In digital media, perfect partnerships aren’t just important – they’re paramount. This rule applies to online communities potentially more than any other type of media buy. Infiltrating an existing community with a branded message and the desire to sell a product isn’t easy. Misjudge your audience or get your pitch wrong and it’s much like busting into a baby shower shilling a coat full of cheap jewelry. You won’t be well received.
As we explored in the column, “The Lure of Online Communities,” communities have much to offer digital marketers – they can connect brands with consumers in meaningful and significant ways. If you’re partnering with an existing online community instead of building one from scratch, you already understand that communities come with loyal users who are ready and willing to learn about relevant products and services. The next step is to present your own product in way that illustrates not only its place within their lives, but its relevance to the community as a whole.
One approach: brands are aligning with things that matter to the community’s users. Remember the collective behaviors and culture of support that are so important to a successful community? Those can be tapped for the greater good of both consumer and brand. One online community that seems to have mastered this art is iVillage. For several years, the content-based women’s community has been offering Community Challenges to brands looking to connect with its audience.
The latest in a long line of such marketing programs launched last week. Called the “Mealtime Makeover Community Challenge,” it features Bravo’s Top Chef finalist Antonia Lofaso providing daily tips and recipes for healthier family cooking. Women who participate in the challenge receive personalized daily e-mails with cooking assignments and recipes, along with the support of other participants.
The program is being sponsored by Splenda, which also sponsored the iVillage “Rev Up Your Weight Loss” Challenge that ran earlier this year. In addition to display advertising in the daily e-mails, its products are being incorporated into the program’s editorial content through Lofaso’s beverage and snack recipes.

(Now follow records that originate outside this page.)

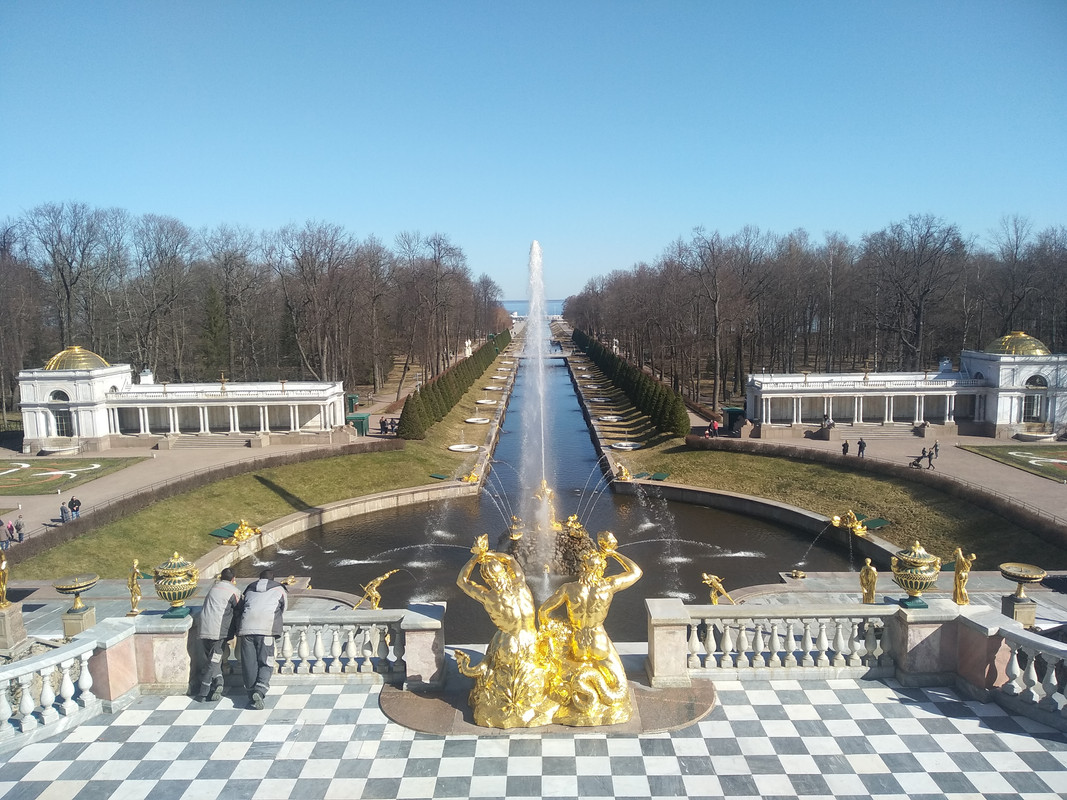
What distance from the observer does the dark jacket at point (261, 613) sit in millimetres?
9750

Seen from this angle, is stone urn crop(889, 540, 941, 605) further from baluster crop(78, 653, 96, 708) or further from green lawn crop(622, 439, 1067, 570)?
green lawn crop(622, 439, 1067, 570)

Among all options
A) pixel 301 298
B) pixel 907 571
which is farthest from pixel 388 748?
pixel 301 298

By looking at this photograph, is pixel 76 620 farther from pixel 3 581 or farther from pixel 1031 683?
pixel 1031 683

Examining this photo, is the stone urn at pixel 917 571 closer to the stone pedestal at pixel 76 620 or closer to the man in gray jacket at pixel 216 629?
the man in gray jacket at pixel 216 629

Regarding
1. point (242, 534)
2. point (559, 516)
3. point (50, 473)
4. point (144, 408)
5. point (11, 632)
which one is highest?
point (144, 408)

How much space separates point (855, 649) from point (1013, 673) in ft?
5.93

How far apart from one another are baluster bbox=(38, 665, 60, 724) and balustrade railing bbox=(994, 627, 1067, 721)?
1126 centimetres

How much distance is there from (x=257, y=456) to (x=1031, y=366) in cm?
4361

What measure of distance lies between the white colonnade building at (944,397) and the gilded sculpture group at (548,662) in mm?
39243

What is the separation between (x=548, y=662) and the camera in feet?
31.2

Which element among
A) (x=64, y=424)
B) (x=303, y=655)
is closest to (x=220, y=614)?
(x=303, y=655)

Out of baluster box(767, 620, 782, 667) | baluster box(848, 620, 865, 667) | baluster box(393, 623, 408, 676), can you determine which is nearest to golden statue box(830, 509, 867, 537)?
baluster box(848, 620, 865, 667)

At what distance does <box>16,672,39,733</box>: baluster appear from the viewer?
9.03 m

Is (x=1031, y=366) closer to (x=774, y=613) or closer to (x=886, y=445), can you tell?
(x=886, y=445)
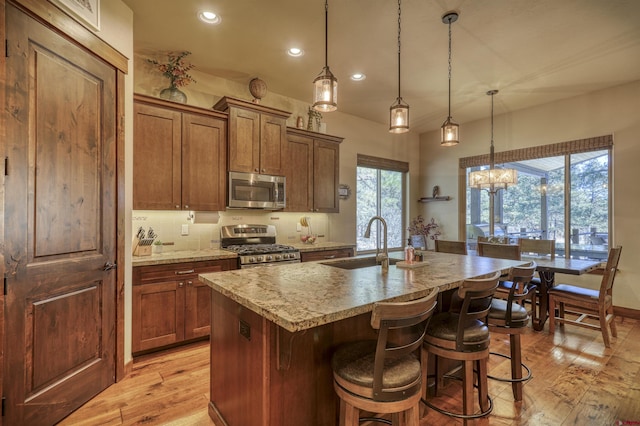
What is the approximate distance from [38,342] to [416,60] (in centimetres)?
406

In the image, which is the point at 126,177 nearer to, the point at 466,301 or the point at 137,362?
the point at 137,362

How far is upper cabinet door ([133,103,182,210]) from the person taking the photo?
2986 millimetres

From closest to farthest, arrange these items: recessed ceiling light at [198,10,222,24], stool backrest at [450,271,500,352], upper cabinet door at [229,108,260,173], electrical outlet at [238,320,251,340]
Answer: electrical outlet at [238,320,251,340], stool backrest at [450,271,500,352], recessed ceiling light at [198,10,222,24], upper cabinet door at [229,108,260,173]

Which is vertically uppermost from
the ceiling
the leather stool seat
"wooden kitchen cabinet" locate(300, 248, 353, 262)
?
the ceiling

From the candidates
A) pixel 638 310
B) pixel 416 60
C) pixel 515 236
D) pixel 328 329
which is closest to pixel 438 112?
pixel 416 60

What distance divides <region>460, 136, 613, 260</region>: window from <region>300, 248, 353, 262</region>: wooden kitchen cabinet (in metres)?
2.95

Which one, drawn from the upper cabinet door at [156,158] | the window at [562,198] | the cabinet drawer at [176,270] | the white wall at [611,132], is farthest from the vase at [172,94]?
the window at [562,198]

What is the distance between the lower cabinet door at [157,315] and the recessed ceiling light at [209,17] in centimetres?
241

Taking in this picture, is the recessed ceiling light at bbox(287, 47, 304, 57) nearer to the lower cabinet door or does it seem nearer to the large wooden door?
the large wooden door

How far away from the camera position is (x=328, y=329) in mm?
1616

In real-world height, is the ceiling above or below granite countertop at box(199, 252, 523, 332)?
above

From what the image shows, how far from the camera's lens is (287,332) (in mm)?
1372

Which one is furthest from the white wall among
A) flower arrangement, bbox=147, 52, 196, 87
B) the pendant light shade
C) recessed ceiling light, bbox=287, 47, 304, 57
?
→ flower arrangement, bbox=147, 52, 196, 87

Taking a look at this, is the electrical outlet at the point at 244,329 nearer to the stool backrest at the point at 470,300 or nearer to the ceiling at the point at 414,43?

“Splenda is trying to help women and families live healthier lives,” says Catherine Balsam-Schwaber, SVP, marketing for iVillage. She adds that some challenges have room for multiple sponsors but many are devised in conjunction with a brand from the start. “We’re constantly looking for opportunities to give our users the community content they’re asking for…and we usually find that what our sponsors want is right in line with what consumers want as well.”
Other Community Challenges include this spring’s “Get Moving Now!” which was operated in partnership with the President’s Council on Fitness, Sports and Nutrition, and the recently launched Back-to-School Community Challenge,” sponsored by Zappos as a way to promote its kids’ clothing and shoes.
The formula for a successful program includes a topic the community cares about, a sponsor that can deliver “real value,” and a popular lead coach (such as Lofaso). Sometimes those coaches are actually site members handpicked to share their stories through videos and blogs on the iVillage iVoices channel. With this system, brands can align themselves with influential consumers and, in essence, boost their credibility.
Brands marketing within online communities covet a sense of community and the common desire to improve one’s life. That’s because brands, too, are presenting their products in the context of how they can better consumers’ lives. Positioning yourself as a catalyst for achieving the things that matter to a community’s audience can transform happy users into users who are happy to embrace your brand.